Bridging Separate Gender Worlds: Why Men and Women Clash and How Therapists Can Bring Them Together
Bridging Separate Gender Worlds provides therapists with gender-sensitive techniques and interventions to help clients understand the challenges of today's confused gender expectations. The authors offer three models of interventions for working with different types of clients. They also detail various methods that can be used within any type of therapy: the gender inquiry, the gender role journey, and the coevolution process. These practical solutions and techniques can help therapists transform angry confrontations and helpless confusion into nonblaming empathy and change.
Backed up by research and richly illustrated with case examples, this volume eschews the angry polemics of gender debates and the easy solutions of popular trade books. Instead, the authors provide therapists and students with an excellent resource for exploring gender issues within the therapeutic relationship.

*Exercise details*. According to the description of Bridging Separate Gender Worlds, which methods can be used within any type of therapy?

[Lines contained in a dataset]

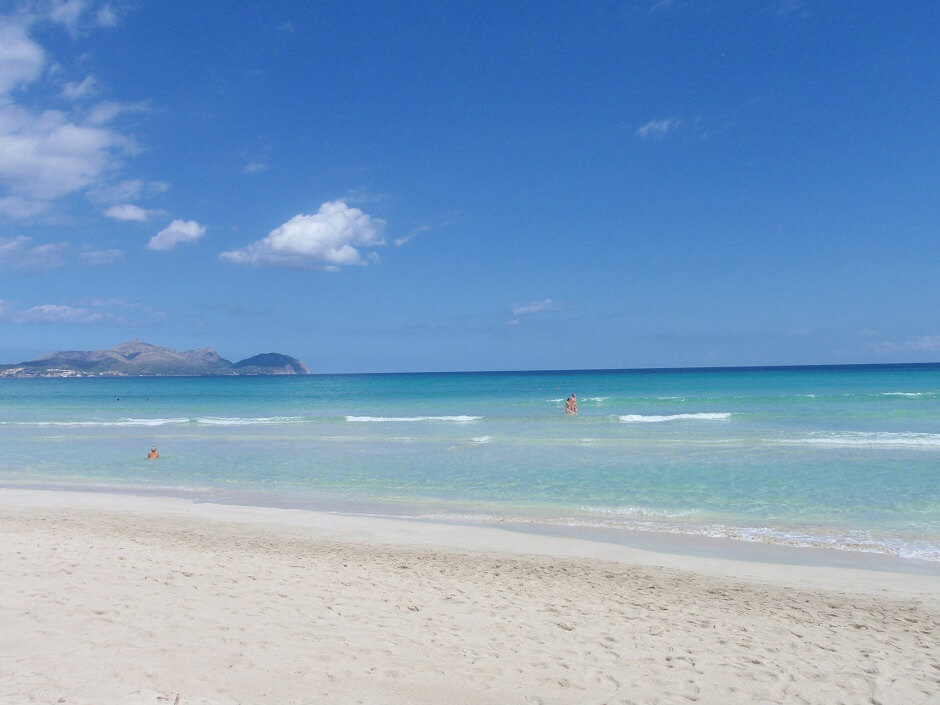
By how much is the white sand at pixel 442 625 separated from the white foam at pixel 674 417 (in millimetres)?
22772

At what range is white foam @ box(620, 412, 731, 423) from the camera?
3188 cm

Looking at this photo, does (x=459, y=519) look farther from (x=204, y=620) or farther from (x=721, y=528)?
(x=204, y=620)

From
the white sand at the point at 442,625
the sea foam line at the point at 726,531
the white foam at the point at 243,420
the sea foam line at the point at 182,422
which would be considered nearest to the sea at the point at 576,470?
the sea foam line at the point at 726,531

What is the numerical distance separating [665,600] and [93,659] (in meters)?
5.64

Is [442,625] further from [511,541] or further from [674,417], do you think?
[674,417]

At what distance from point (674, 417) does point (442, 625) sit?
28873 mm

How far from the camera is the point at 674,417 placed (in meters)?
33.4

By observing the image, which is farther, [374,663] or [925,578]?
[925,578]

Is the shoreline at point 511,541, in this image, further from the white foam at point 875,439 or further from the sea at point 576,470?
the white foam at point 875,439

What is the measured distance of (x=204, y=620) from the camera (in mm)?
6359

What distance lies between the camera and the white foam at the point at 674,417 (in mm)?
31875

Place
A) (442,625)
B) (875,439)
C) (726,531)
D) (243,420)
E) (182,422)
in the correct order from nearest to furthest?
(442,625) → (726,531) → (875,439) → (182,422) → (243,420)

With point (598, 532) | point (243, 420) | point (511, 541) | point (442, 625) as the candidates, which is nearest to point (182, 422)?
point (243, 420)

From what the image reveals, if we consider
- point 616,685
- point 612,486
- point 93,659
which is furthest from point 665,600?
point 612,486
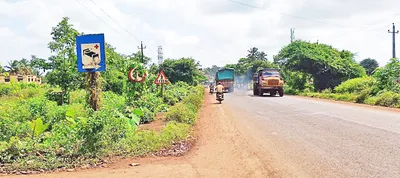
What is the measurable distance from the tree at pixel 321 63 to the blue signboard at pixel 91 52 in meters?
31.2

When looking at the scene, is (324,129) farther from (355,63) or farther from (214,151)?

*Output of the task*. The gender inquiry, the gender role journey, and the coevolution process.